Crítica: Os Últimos Escritos (trad. António Pescada), Lev Tolstoi, 2018

Passa nestes dias o segundo Outono desde que foi dado a conhecer este volume português de prosas dispersas de Tolstoi, traduzidas do russo pelo reconhecido António Pescada. O título parece algo equívoco, visto que a selecção editada abrange um período de praticamente três dezenas de anos, dos 50 anos de vida do autor em diante até à data da sua morte (1882-1910).

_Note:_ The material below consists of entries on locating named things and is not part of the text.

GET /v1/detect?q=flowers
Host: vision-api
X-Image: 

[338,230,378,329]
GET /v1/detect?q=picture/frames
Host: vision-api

O que pode então dar um tema a este volume de três centenas de páginas? Esta compilação de textos curtos pode justificar-se por serem vestígios da segunda vida de Tolstoi: são, de um ponto de vista unívoco, textos de renúncia. Isto acresce ao facto de se tratar da primeira tradução portuguesa dos mesmos, para que assim se considere espantosamente justificada esta edição, em particular atendendo à poética libertária, de resistência activa, muito significativa para aquela reclusão, e luminosa para este confinamento dos dias de hoje. De forma semelhante, os limites à liberdade são provocados por lutas sociais, e, por todas, a própria sobrevivência.

Estes textos políticos e religiosos, também textos de denúncia, servem a nova dimensão profética do exímio prosador: é possível que Tolstoi escreva agora para apaziguar a própria consciência. O abandono da arte em prol da emergência de um sujeito ético conhece ali a sua expressão acabada. Ilustra-o naturalmente que o livro comece com o registo confessional – a tremenda Confissão – e termine com um diário, que creio sem muito interesse. Ali se recolhe um exemplo daquela ideia geral, segundo a qual os textos finais de um escritor serão uma brecha, eivados de trivialidades por onde o leitor espiolhará o rosto demasiado humano de um mero defunto, mortal como os demais. 

Fica a nu o abandono da riqueza moral e textual: a complexidade dos retratos deu lugar a um quase abandono da forma; a auto-crítica de Tolstoi submeteu a obra a si própria, e formalizou o corte com as suas exposições demoradas e subliminares da sociedade. De forma impressiva, a noção abrangente de história subjectivou-se, e o russo, feito sujeito histórico, representa-se a si-mesmo como a Verdade

O que aqui se vai lavrando serve também para que possa sugerir que a edição mereceria talvez ser completada com um texto introdutório e uma outra maneira de arrumação dos excertos, dada a variedade de géneros que ali se encontram, entre três contos morais e uma fábula. Aliás, se é um facto que, à parte destes, se tratam de textos de não-ficção, talvez não se possa afirmar que existem ali frutos de excelência, como os houvera na primeira existência do russo. Isto ressalta evidentemente do caracter polémico e situado destes trechos. 

Deste ponto de vista, a retoma do fio biográfico-documental no último século, desde logo por alguns realistas norte-americanos, parece ser mais um prolongamento das primeiras guerras do que destas segundas batalhas. Se parece, lidos os estados de alma, que a juventude lhe tardou, a inspecção dos seus trabalhos não o revela: na primeira parte da vida, inovou; na segunda parte, conservou. Isto talvez se verifique, de resto, ao nível das influências; mas já não nas afluências. Seja como for, e sem embargo de outras apreciações, o testemunho (e o que há de poético nele) valerá seguramente a releitura!